The expected output is every line from the one containing "this 450×320 image." to the end of the data below, exactly, and no other line.

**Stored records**
⟨

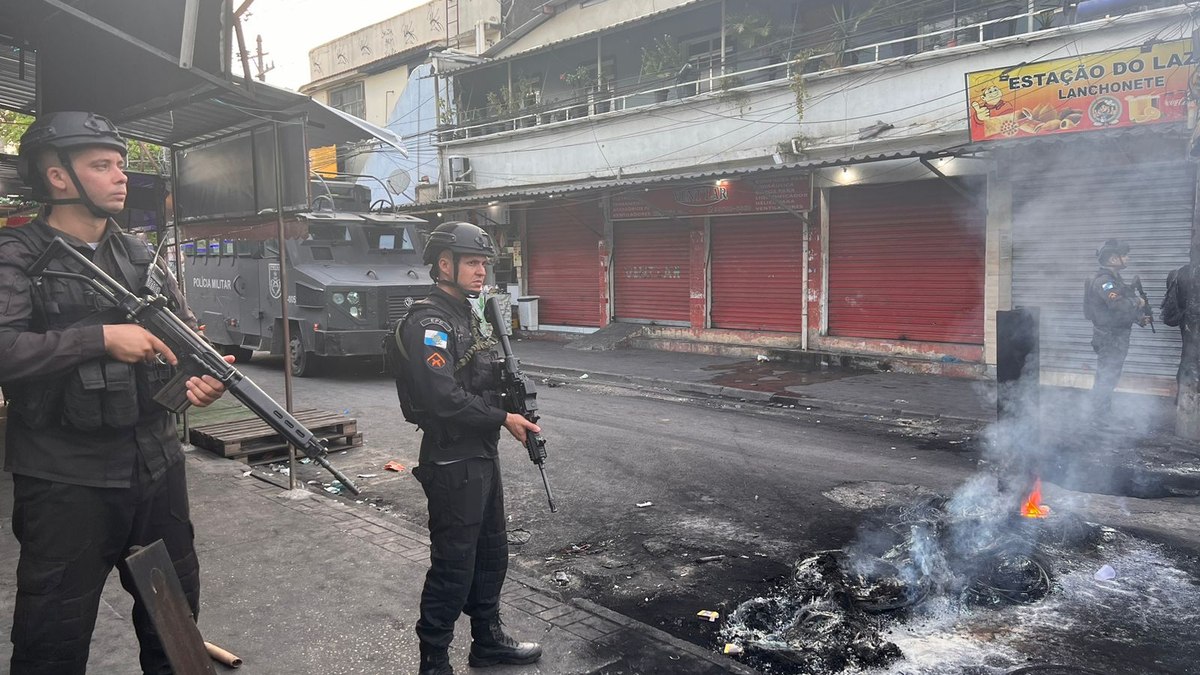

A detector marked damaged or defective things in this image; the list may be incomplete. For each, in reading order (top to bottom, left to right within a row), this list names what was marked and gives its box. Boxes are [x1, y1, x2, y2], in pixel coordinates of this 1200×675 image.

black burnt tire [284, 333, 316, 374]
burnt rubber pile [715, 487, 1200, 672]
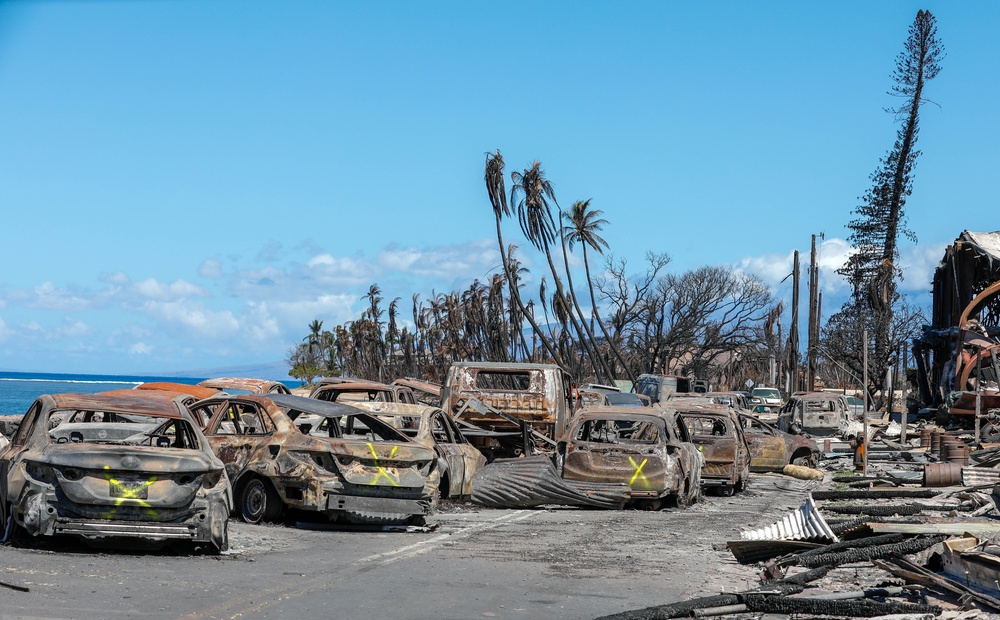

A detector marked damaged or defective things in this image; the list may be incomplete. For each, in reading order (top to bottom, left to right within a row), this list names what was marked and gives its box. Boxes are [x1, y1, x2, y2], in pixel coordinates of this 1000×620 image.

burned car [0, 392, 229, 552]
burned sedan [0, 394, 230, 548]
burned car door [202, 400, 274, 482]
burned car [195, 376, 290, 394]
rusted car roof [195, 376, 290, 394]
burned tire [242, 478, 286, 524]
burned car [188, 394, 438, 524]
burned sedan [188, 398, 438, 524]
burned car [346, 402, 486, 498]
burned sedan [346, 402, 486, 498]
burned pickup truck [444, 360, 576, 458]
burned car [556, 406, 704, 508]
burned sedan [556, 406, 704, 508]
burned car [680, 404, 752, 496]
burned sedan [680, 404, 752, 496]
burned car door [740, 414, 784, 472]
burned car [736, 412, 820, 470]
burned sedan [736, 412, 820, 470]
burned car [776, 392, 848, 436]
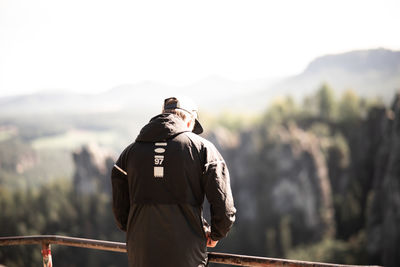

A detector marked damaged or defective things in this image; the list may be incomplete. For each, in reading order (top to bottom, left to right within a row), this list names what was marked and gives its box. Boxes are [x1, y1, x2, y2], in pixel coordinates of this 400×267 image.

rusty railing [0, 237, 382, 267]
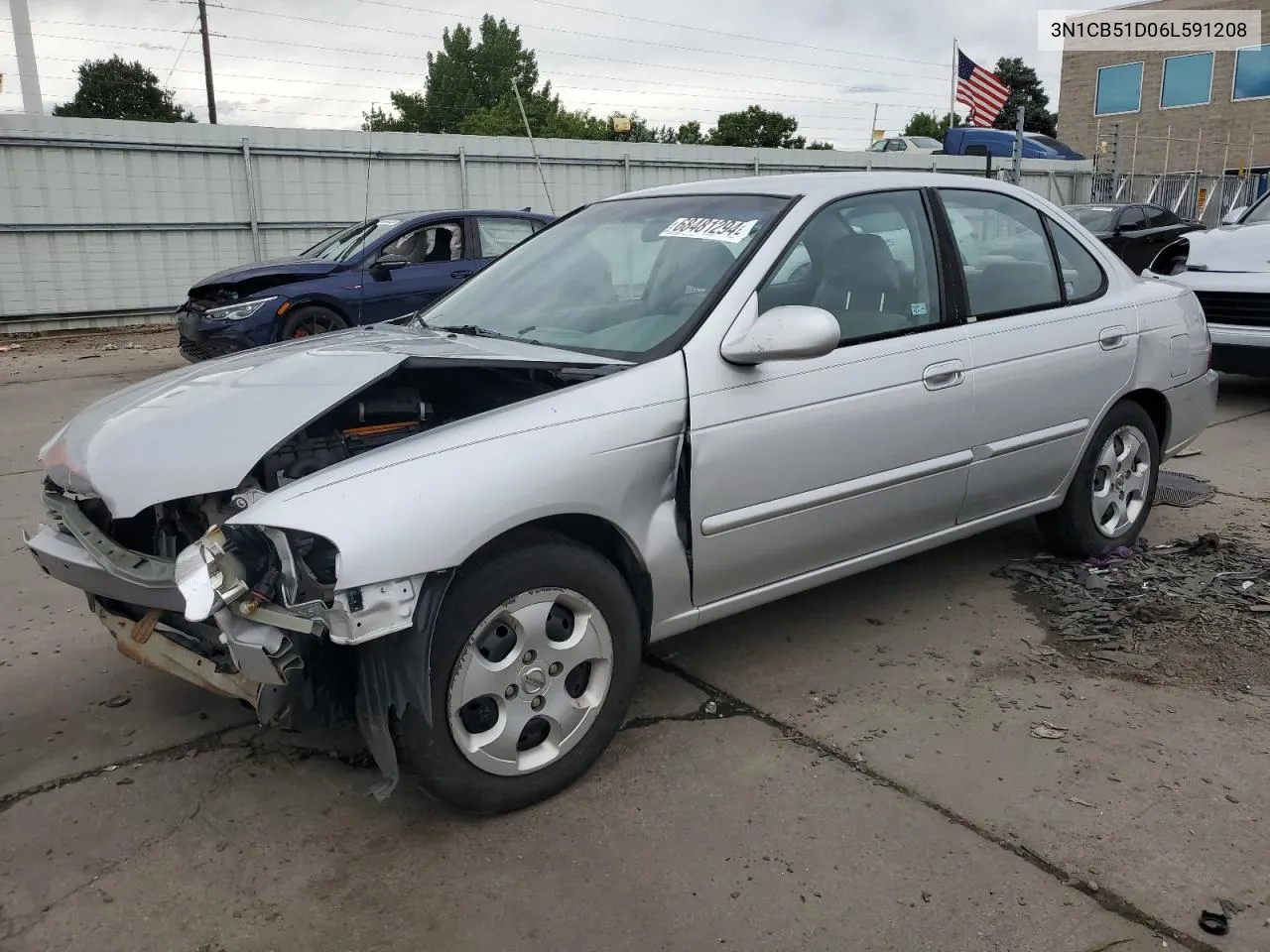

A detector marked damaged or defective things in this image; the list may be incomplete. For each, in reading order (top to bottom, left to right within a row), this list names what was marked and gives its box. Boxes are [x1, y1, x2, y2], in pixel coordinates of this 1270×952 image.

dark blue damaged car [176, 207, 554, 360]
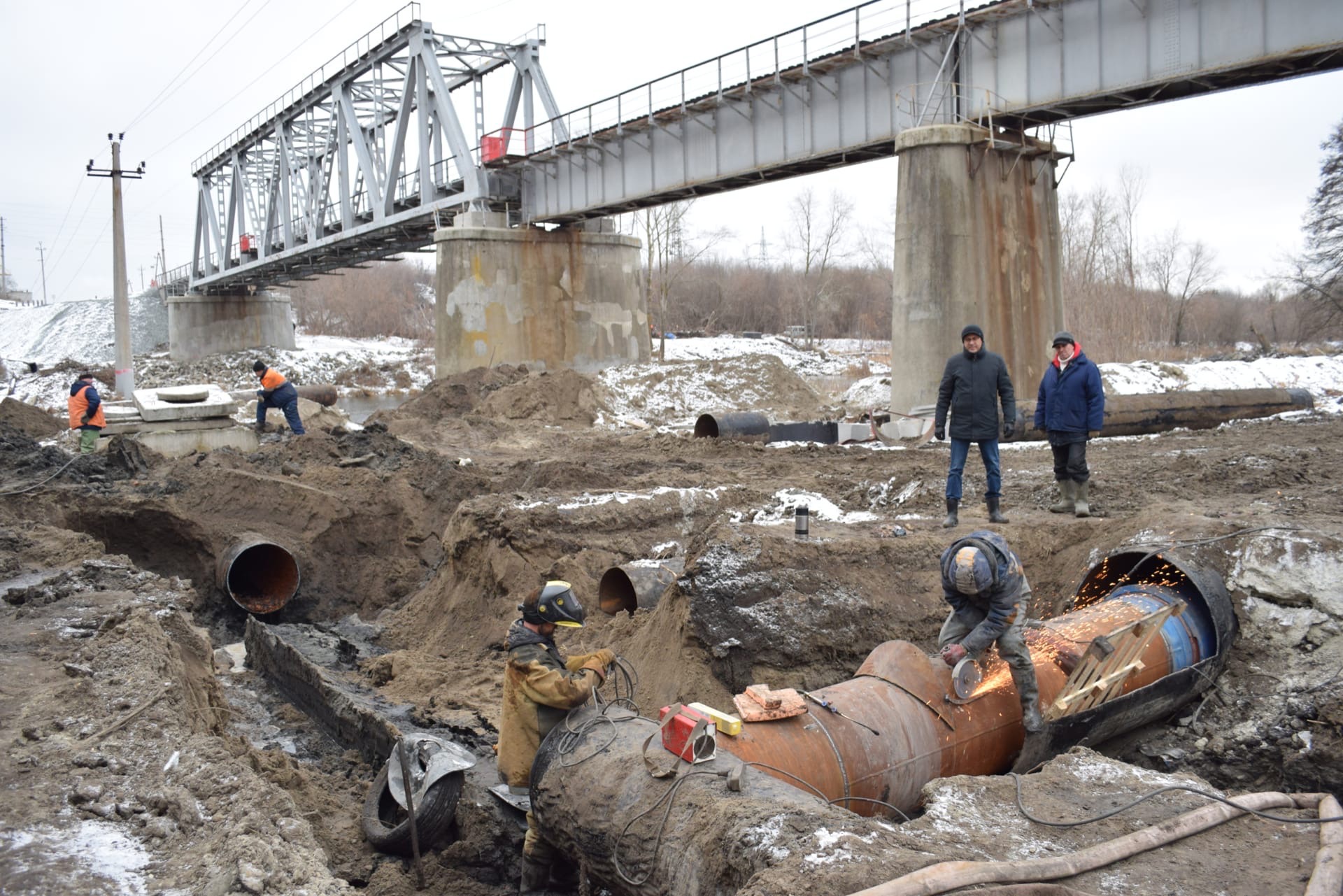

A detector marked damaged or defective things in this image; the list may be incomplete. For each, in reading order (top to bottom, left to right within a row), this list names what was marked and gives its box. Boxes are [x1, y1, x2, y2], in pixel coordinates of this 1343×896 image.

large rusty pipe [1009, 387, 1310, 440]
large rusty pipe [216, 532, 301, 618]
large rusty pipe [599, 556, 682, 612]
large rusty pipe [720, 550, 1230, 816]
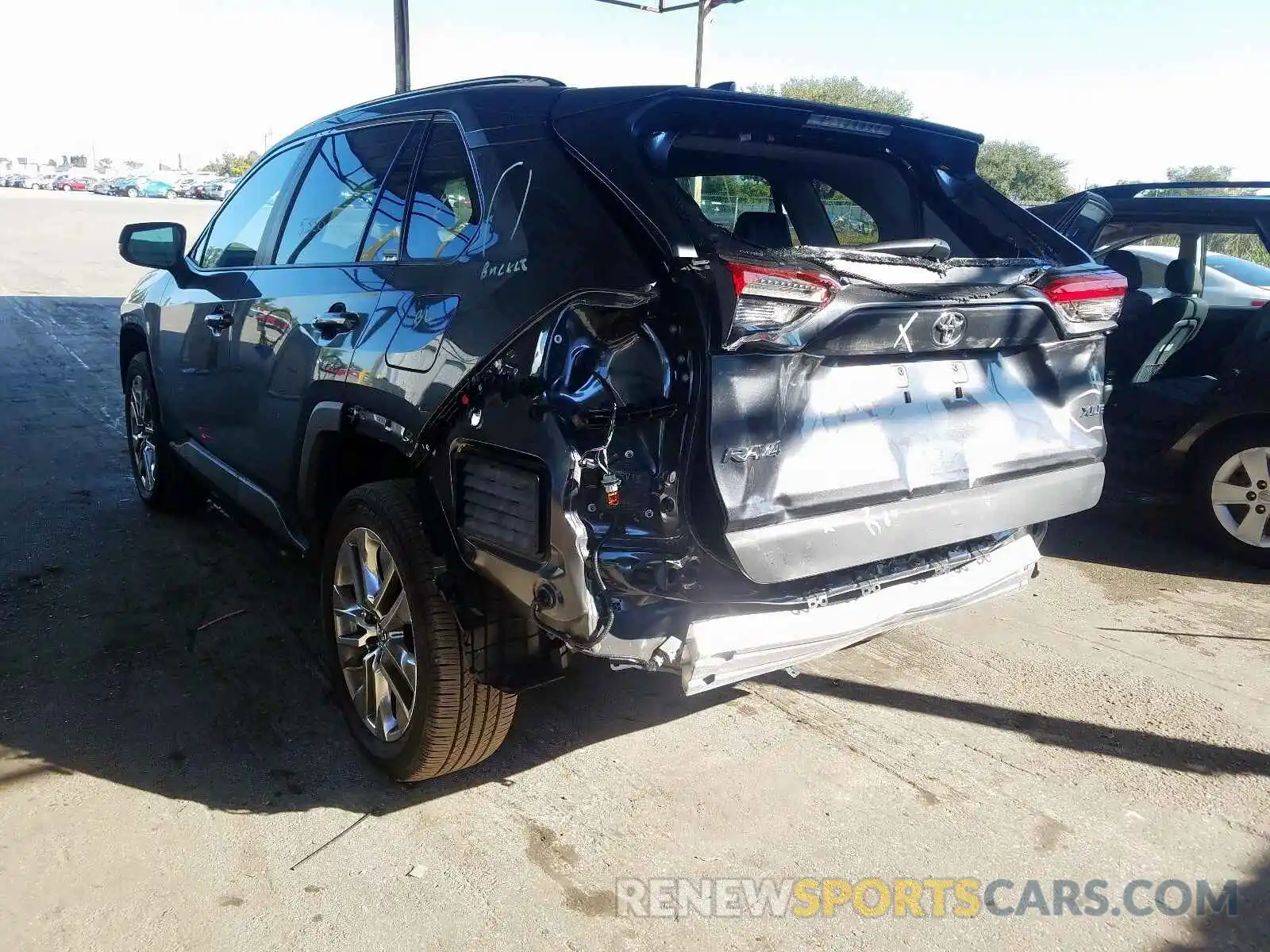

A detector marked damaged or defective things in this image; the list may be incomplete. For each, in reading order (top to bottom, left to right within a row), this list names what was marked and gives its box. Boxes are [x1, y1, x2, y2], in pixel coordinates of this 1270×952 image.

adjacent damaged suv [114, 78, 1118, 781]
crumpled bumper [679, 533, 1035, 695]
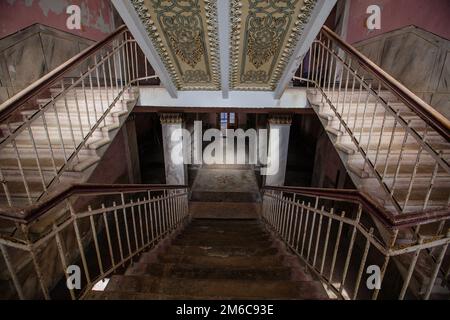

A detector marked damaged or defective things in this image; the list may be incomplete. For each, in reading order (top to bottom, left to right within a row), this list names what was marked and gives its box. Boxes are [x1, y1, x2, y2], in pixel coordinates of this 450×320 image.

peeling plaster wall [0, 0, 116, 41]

⟩

**Response to this task**
A detector marked damaged or defective things in this image; the list may be incomplete. For each, in reading order (top to bottom, left to right within a row), this list names what was marked and gives its box. Boxes are [x1, y1, x2, y2], in pixel coordinates of this 450×320 image.

peeling plaster wall [0, 0, 116, 41]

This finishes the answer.